Exercise requirements
Filter the entries, keeping every line with the string "SpefixSearch".

Data listing
----------------

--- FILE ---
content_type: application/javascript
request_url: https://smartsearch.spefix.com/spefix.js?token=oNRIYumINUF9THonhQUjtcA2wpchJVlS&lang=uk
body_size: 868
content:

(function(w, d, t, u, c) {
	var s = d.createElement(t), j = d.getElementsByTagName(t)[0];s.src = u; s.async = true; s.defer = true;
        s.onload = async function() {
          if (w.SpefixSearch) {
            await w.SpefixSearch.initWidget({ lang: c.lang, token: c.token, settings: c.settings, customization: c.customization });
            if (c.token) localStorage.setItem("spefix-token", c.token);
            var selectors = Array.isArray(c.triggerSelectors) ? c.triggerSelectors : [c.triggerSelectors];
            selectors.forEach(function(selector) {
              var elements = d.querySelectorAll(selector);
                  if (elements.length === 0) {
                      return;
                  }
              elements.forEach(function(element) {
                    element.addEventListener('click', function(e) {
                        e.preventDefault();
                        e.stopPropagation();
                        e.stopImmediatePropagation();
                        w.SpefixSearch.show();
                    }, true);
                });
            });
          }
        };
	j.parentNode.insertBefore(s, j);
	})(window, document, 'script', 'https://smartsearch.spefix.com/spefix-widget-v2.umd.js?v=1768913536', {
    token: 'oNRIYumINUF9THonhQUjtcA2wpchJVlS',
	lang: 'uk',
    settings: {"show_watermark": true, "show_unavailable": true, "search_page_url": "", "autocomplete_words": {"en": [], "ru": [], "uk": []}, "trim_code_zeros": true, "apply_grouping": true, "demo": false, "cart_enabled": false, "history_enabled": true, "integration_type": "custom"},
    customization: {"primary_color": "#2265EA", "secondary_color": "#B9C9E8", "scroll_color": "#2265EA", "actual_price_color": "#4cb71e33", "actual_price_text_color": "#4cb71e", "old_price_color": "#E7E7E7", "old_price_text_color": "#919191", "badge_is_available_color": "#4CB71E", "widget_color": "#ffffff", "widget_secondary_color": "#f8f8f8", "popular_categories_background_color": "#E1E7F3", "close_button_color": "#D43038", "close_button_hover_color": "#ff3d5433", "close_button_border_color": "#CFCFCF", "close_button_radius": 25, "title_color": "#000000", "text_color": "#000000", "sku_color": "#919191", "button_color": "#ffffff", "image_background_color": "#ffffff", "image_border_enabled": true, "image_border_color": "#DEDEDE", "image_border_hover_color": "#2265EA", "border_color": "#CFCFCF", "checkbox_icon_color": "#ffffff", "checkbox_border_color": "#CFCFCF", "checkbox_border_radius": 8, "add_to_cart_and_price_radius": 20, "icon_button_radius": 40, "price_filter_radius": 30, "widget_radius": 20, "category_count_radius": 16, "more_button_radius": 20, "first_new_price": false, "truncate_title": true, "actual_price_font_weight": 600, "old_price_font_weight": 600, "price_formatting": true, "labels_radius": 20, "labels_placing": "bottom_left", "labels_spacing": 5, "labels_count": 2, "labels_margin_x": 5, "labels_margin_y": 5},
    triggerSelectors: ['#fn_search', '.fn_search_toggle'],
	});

----------------

Task response
          if (w.SpefixSearch) {
            await w.SpefixSearch.initWidget({ lang: c.lang, token: c.token, settings: c.settings, customization: c.customization });
                        w.SpefixSearch.show();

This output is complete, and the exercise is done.